Julio Zavala, general manager at Brazilian fertilizer blender Utilfértil Indústria de Fertilizantes, which Nutrien owns, said the company is still devising its strategy for building retail. Utilfertil has already done some bartering with farmers through grain traders Cargill and Bunge, he said.

The Brazil venture could give Nutrien a grasp of the world’s fastest-growing major agriculture market, or cause an expensive slip-up just as it woos investors back to an oversupplied global crop nutrient sector.

Risky business

Rival Mosaic sees too much risk in Nutrien’s strategy to follow along.

U.S.-based Mosaic sells bulk fertilizer to Brazilian farms large enough to own storage facilities, but has no interest in creating a retail network, said chief executive Joc O’Rourke. Brazil’s retail system is “hugely fragmented,” made up of many tiny players, he said.

“A lot of these are almost back-of-the-shed-type retail operations and we don’t want to get into the greater risk that goes with that,” O’Rourke said in an interview.

Some 100 retail dealers in Brazil sell to farmers, and none owns more than five per cent market share, according to Bank of Montreal.

Yara sees different risk in any attempt to be a one-stop supplier: moving too far beyond its core expertise of fertilizer and into seeds and chemicals.

“That’s a totally different business,” said Cleiton Vargas, Yara’s senior vice-president of crop nutrition in Brazil.

Yara sells about half of the fertilizer it produces in Brazil in direct deliveries to mostly large, successful farmers and shares the risk of selling to smaller growers by utilizing other retail sellers, Vargas said.

While Brazil is a farm powerhouse, it still imported some 26.3 million tonnes of fertilizer last year, according to fertilizer association ANDA, which amounts to three-quarters of the nutrients that farmers used.

According to a major farmer group, new entrants are welcome because they potentially increase competition among input sellers, reducing prices.

“The more players, the better,” said Antônio Galvan, president of the Mato Grosso soy growers’ association Aprosoja.

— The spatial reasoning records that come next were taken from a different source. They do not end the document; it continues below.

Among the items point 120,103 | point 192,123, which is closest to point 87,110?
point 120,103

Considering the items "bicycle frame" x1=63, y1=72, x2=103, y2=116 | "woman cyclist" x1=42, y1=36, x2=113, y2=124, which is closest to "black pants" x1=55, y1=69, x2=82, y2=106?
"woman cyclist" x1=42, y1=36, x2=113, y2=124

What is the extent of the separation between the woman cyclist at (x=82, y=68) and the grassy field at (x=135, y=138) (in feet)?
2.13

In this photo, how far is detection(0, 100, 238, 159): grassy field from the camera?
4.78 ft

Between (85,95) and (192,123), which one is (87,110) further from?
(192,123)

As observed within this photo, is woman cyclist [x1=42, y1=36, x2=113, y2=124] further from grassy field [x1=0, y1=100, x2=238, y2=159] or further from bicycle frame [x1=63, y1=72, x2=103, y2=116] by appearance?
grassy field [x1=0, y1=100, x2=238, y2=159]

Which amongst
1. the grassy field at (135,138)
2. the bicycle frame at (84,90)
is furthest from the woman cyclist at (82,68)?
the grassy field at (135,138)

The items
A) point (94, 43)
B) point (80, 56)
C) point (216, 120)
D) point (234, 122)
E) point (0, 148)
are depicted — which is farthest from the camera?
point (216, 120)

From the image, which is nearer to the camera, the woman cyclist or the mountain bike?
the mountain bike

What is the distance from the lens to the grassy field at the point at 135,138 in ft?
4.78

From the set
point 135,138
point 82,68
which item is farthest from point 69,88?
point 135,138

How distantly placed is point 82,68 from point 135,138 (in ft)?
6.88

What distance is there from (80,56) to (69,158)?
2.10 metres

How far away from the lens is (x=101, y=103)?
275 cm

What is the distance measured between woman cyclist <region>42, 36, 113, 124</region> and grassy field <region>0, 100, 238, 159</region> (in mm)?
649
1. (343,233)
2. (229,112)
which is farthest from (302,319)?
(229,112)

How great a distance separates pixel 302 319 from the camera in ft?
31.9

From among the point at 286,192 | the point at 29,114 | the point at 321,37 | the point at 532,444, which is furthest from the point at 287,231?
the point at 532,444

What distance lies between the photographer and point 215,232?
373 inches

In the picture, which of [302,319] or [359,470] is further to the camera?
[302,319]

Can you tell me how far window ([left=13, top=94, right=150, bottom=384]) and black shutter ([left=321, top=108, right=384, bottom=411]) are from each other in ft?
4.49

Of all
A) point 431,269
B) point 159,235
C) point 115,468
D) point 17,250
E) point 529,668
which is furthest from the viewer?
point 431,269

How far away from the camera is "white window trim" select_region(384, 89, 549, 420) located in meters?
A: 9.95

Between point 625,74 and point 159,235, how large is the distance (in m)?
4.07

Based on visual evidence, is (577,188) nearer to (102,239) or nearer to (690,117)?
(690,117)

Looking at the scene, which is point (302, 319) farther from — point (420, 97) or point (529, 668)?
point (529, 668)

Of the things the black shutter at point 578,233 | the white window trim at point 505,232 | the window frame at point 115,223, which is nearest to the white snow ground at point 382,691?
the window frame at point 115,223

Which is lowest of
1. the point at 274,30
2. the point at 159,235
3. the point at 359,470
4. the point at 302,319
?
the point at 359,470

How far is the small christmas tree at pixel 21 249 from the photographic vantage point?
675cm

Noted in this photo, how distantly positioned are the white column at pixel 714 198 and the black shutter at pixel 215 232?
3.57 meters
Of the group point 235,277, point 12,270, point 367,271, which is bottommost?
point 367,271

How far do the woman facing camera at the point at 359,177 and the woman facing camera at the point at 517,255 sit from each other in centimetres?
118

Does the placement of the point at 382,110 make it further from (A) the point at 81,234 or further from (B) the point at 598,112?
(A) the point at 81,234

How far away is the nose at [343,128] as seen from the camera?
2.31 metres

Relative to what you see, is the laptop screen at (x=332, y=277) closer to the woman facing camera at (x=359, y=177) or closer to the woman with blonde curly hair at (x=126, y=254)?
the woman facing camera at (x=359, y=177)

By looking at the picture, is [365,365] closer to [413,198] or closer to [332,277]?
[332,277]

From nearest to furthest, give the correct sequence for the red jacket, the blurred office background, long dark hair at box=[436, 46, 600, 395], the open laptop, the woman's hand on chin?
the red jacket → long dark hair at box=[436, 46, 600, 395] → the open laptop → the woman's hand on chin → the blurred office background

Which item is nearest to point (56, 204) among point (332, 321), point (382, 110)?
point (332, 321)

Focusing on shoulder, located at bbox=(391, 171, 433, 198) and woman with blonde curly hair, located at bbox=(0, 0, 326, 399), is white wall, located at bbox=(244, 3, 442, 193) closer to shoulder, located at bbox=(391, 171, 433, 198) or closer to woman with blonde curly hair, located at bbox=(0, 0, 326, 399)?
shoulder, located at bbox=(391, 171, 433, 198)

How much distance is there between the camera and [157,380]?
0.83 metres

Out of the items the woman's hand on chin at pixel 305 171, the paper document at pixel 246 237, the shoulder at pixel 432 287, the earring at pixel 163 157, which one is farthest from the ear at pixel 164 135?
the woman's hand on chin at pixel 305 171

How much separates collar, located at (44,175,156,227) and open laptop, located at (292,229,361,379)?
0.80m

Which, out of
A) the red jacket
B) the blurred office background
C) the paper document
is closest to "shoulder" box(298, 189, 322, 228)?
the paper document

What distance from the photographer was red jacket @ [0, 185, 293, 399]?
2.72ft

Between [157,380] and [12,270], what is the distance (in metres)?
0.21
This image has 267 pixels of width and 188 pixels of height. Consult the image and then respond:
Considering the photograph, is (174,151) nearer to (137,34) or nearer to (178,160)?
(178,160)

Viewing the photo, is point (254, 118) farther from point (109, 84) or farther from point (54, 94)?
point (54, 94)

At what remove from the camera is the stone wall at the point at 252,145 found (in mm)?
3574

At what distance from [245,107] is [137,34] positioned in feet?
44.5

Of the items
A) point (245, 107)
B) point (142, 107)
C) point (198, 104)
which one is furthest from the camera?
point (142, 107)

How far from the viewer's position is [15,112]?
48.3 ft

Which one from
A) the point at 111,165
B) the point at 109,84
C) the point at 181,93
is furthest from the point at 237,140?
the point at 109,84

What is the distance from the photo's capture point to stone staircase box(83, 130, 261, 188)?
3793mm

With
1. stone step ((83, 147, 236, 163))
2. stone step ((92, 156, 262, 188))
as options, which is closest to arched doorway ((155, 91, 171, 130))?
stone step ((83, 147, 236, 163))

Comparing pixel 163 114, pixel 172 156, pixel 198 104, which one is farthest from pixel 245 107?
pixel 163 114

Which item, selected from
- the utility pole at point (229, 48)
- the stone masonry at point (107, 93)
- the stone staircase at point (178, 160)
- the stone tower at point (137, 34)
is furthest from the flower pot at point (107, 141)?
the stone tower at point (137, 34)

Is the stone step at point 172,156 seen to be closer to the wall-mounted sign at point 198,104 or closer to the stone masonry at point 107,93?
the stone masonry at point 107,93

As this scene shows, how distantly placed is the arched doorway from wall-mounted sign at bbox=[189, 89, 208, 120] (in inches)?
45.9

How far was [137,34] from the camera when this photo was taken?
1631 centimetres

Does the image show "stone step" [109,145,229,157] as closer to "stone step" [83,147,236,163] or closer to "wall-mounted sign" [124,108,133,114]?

Commonly, Brazilian farmers band together in large groups and buy directly from fertilizer producers in a bid to cut fertilizer costs.

Others, like Cayron Giacomelli, barter crops for fertilizer through grain traders including China’s state-owned COFCO and Amaggi.

A potential acquisition target, fertilizer distributor and farmer co-operative Fecoagro, is intrigued by Nutrien’s plan.

“We are open to anything,” said executive director Ivan Ramos.